Onze ervaring met de reeds bestaande  toeleidingscentra is, dat de clienten contracten onder hun neus krijgen geduwd en onder druk worden gezet die te tekenen, waarbij de inhoud van het contract slechts bestaat uit de opsomming van algemene verplichtingen voor clienten mee te werken. Verplichtingen van het toeleidingscentrum worden niet geformuleerd en vastgelegd. Je tekent als client slechts, dat je aan alles meewerkt. Wij vragen ons af, wat de juridische basis is van dergelijke contracten en in hoeverre alle clienten, die verder niets gemeenschappelijk hebben dan het feit, dat ze een uitkering hebben in een bepaald postcodegebied zonder onderscheid des persoons verplicht kunnen worden een dergelijk algemeen contract te ondertekenen en aan het projekt mee te werken. Volgens ons staat deze verplcihting niet in de bijstandswet geformuleerd, en ook niet in nadere Maatregelen van Bestuur of gemeentelijke verordeningen die naar aanleiding van die wet zijn geformuleerd.
Om een voorbeeld te noemen: een client die op medische gronden arbeidsongeschikt is verklaard, kan niet worden verplicht een contract te tekenen, waarin hij/zij zich in feite vastlegt een therapie te volgen of vrijwilligerswerk te doen op voorstel van de begeledingsambtenaar wanneer op geen enkele wijze is geformuleerd of en zo ja hoe de begeleiding leidt tot betaald werk.

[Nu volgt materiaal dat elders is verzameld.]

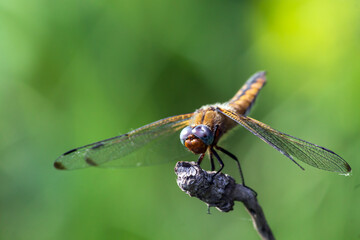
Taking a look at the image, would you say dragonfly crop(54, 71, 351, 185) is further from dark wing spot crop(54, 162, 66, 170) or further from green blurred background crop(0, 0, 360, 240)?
green blurred background crop(0, 0, 360, 240)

Bij de discussie over de nieuwe bijstandswet in de Tweede Kamer is nadrukkelijk vastgesteld, dat de verplichting tot het verrichten van vrijwilligerswerk alleen in uitzonderingsgevallen tijdelijk mogelijk is, wanneer duidelijk is, dat het deel uitmaakt van een van te voren vastgelegd traject dat leidt naar betaald werk.
Een en ander betekent volgens ons dat:
a)  Clienten die arbeidsongeschikt zijn of waarvan duidelijk is, dat ze nooit meer betaald werk kunnen verrichten niet verplicht kunnen worden aan het projekt mee te werken. Zij hebben slechts de verplichting, al die inlichtingen te verstrekken die noodzakelijk zijn om de rechtmatigheid van het verstrekken van een uitkering te kunnen beoordelen.
b)  Bij clienten die wel worden begeleid naar betaald werk in het contract van te voren vastgelegd dient te worden welke contrete activiteiten vanuit 'Ínzet' zullen worden geinitieerd om het doel-betaald werk- te bereiken.